I had to agree. I’ve bought things in Leyburn that I couldn’t find in other towns. For instance, the household goods store in the former town hall, smack in the centre of the market place, is an Aladdin’s cave for the homemaker.
And Leyburn is a hidden gem for quality clothes and shoes, as well as food.
In fact, as I walked back to the car, a shop caught my eye, I nipped in for a browse – and came out with a new skirt.
A result for Leyburn!
Find out more about visiting Leyburn at www.welcometoleyburn.co.uk
Over at Sutton Bank, Professor Dominic Powlesland, of the Landscape Research Centre, was explaining what they discovered when they dug a Bronze Age burial mound at Boltby Scar. Such burial mounds pepper the Moors, and, he says, the remains of many more lie beneath the ploughed fields of the Vale of Pickering.
Traditionally, they were believed to be the burial place of an important personage, but Dominic’s work now points, he says, to longer term use as a burial site over hundreds of years, perhaps for a family or clan.
The barrow they dug at Boltby, he thinks, may be indicative of similar practices for other, similar looking barrows. He says it revealed, “A long and complex history of both construction and robbing.”
They identified six phases of the life of the barrow. Phase 1 was a stone ring, with large irregular limestone blocks laid on bed of pebbles. They think it may have defined the area of a flat cemetery.
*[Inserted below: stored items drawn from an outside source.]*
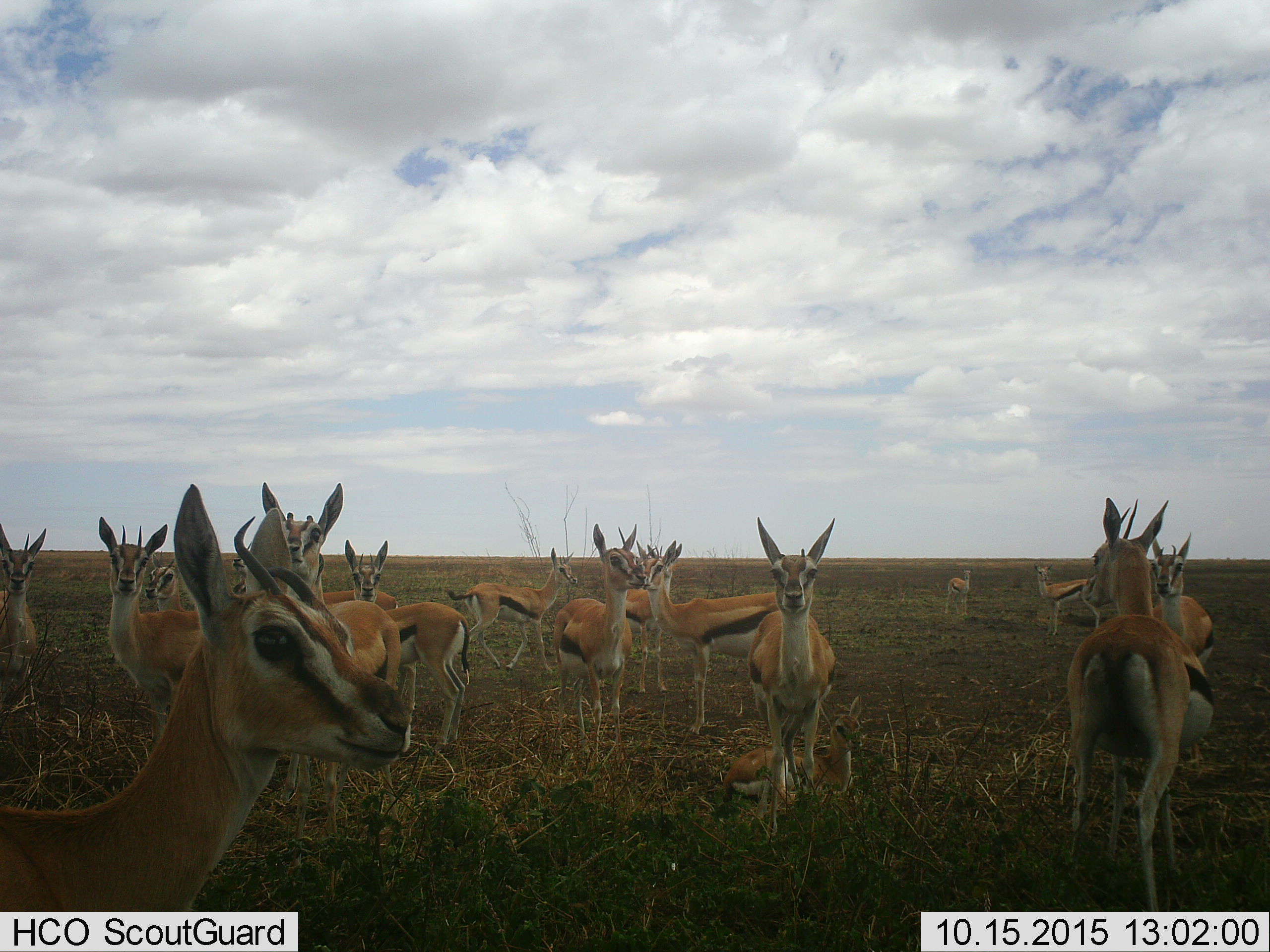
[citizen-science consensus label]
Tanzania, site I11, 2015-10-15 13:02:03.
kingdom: Animalia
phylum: Chordata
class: Mammalia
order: Artiodactyla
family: Bovidae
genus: Eudorcas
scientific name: Eudorcas thomsonii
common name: thomson's gazelle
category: gazellethomsons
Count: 11-50.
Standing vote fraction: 100%.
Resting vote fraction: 43%.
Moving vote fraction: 14%.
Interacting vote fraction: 0%.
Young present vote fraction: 29%.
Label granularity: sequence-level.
There was evidence of burning – perhaps funeral pyres?
Phase 2 was a turf mound within the stone ring. There was lots of charcoal in the turf – carbonised hazel shells, indicating domestic activity. Carbon 14 dating gave an age of around 1920-1730 BC.
They called phase 3 the ‘yellow mound’, as a thick deposit of yellow-brown clayey soil had been laid over the charcoaley soil of phase 2.
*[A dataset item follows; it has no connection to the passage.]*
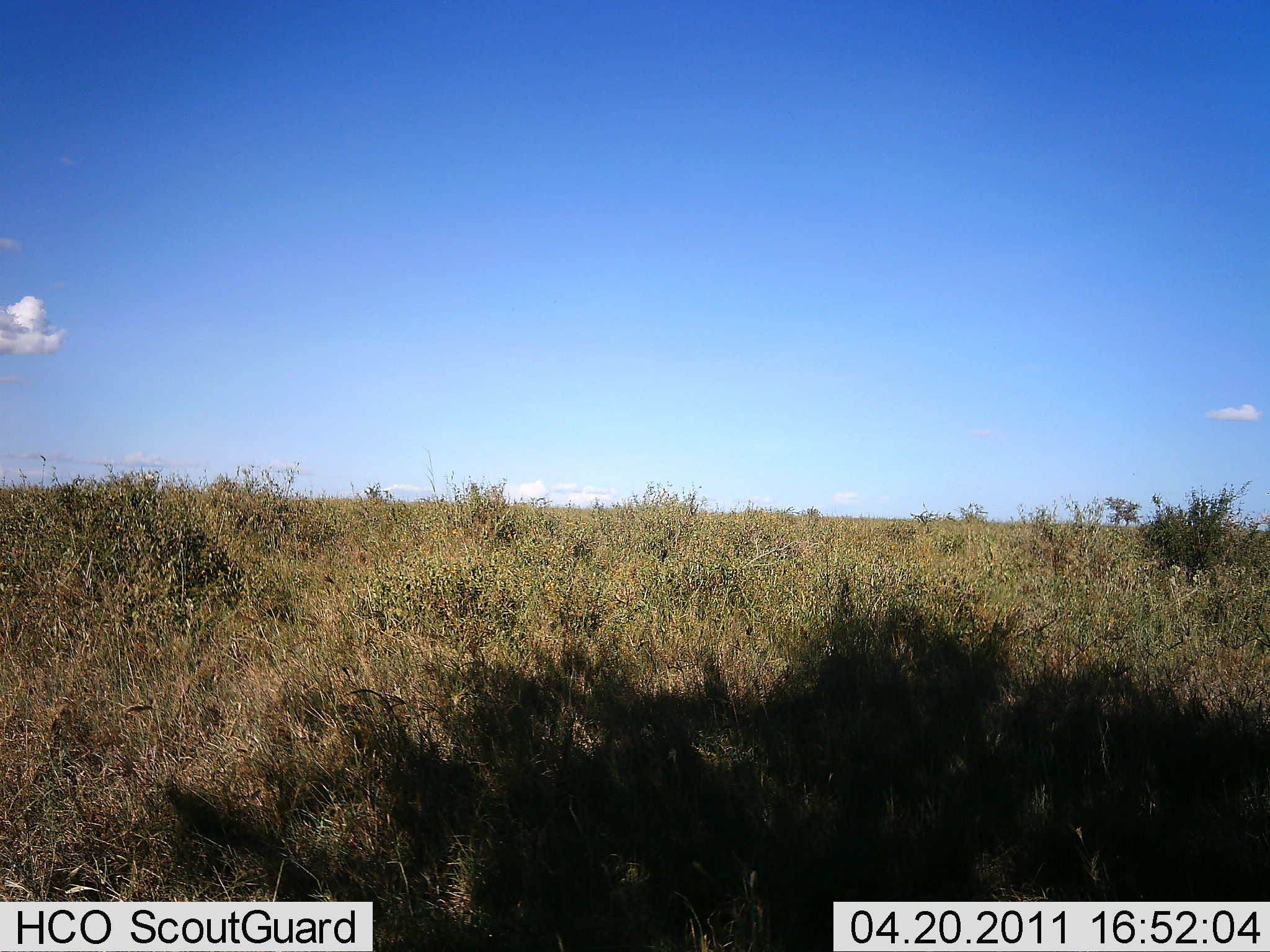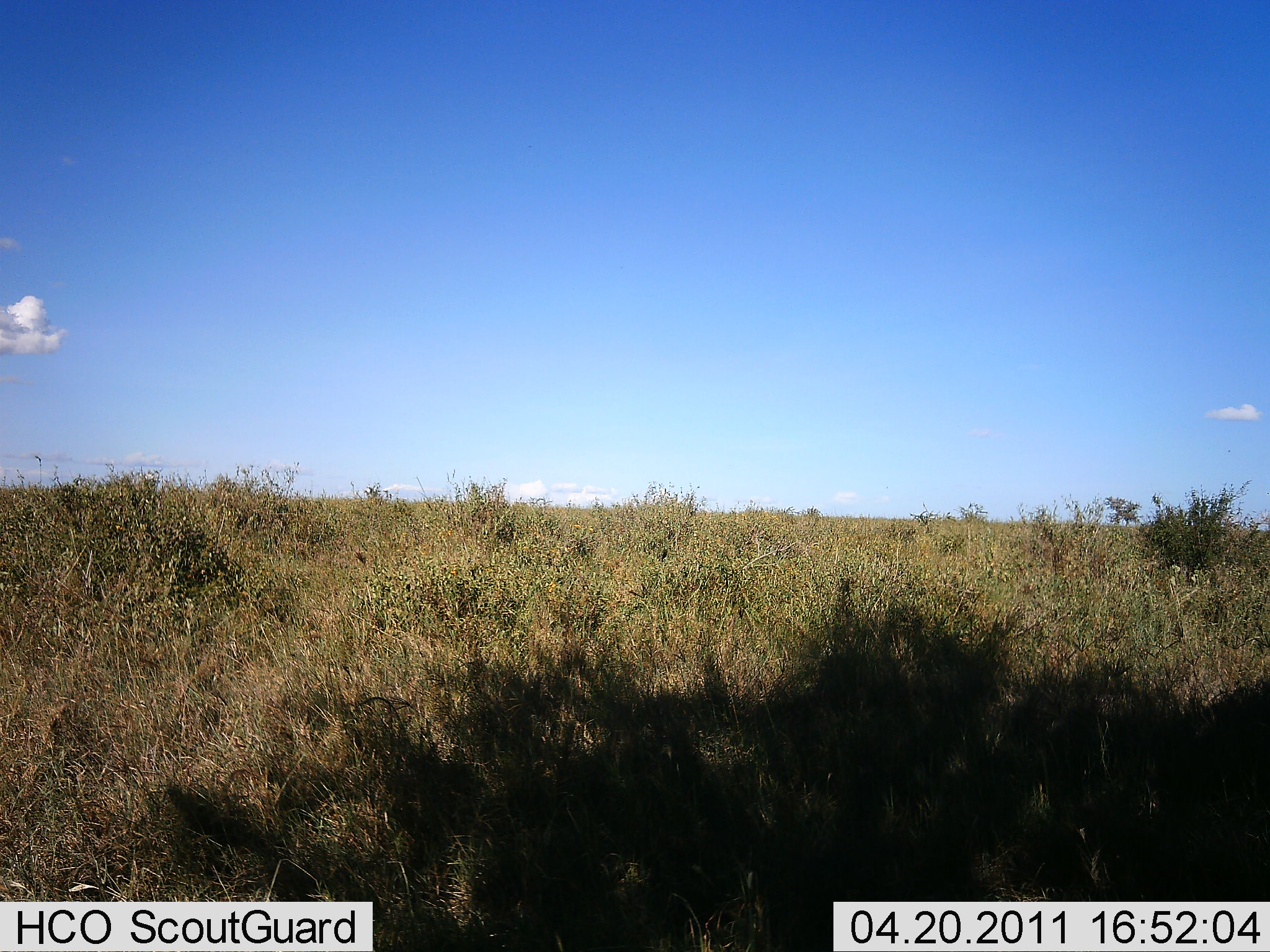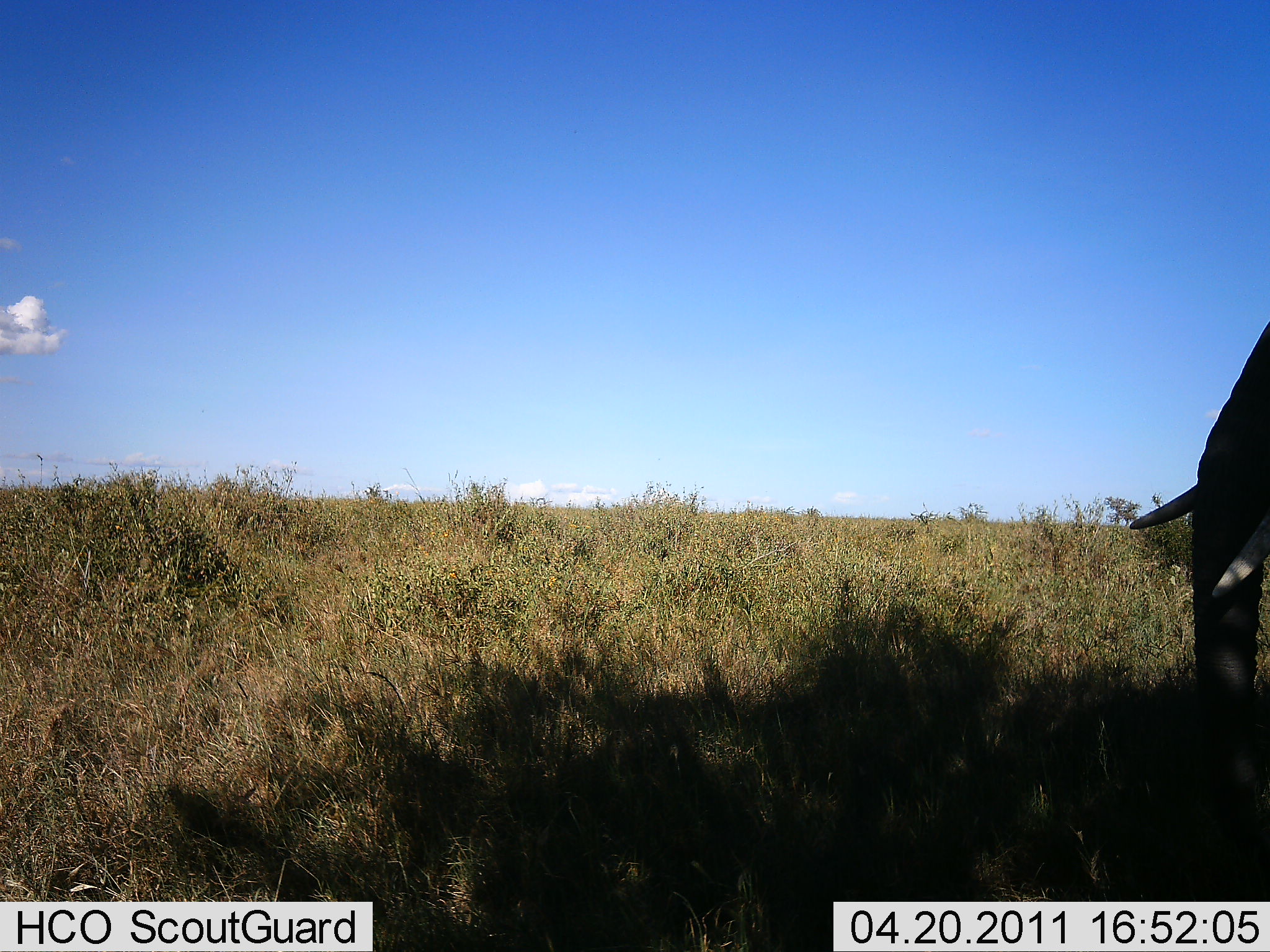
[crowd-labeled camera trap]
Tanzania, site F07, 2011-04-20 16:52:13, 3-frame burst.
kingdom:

Phase 4 was a pebbly mound that covered over the yellow clay and extended to the stone ring. It was made of clean silty soil with a layer of pebbles on the surface.
Phase 5 placed a wattle fence around the mound, with limestone slabs leaning up against the fence. The vertical slabs of pale limestone, high on the escarpment, would have been visible from a considerable distance.
At phase 6, the whole mound , fence and stone rings were buried with a thick layer of fine silty soil. Covering the limestone dimished its visibility in the landscape, but made the mound taller.
Dominic thinks that these phases probably developed over hundreds of years, starting around 2000 BC, in the early Bronze Age. That is why he believes that it was used for many burials, not just one single person.
Whatever the significance of the mound to its original builders, the mound continues to draw people to it even today, around four thousand years later.
Read more about Dominic’s work at www.landscaperesearchcentre.org
Later this year, an exhibition of the findings at Boltby will be staged at Sutton Bank Vistor Centre.
Although Chris also designs and makes brand new items, he has been involved with restoring historic iron work for decades.
He also does ‘practical archaeology’: making a replica of a historic artefact, in order to discover how it was made. Much of this work has been filmed for TV, and he’s been involved in projects relating to a Roman Well, the Titanic, the Mary Rose, and even the Eiffel tower.
So when it was decided to form a body to provide proper training and qualifications for people working on valuable historic ironwork, it was natural that Chris should be involved.
The National Heritage Iron Group has been formed in order to provide training for a new generation of blacksmiths to continue learning the historic skills to care for our ironwork heritage.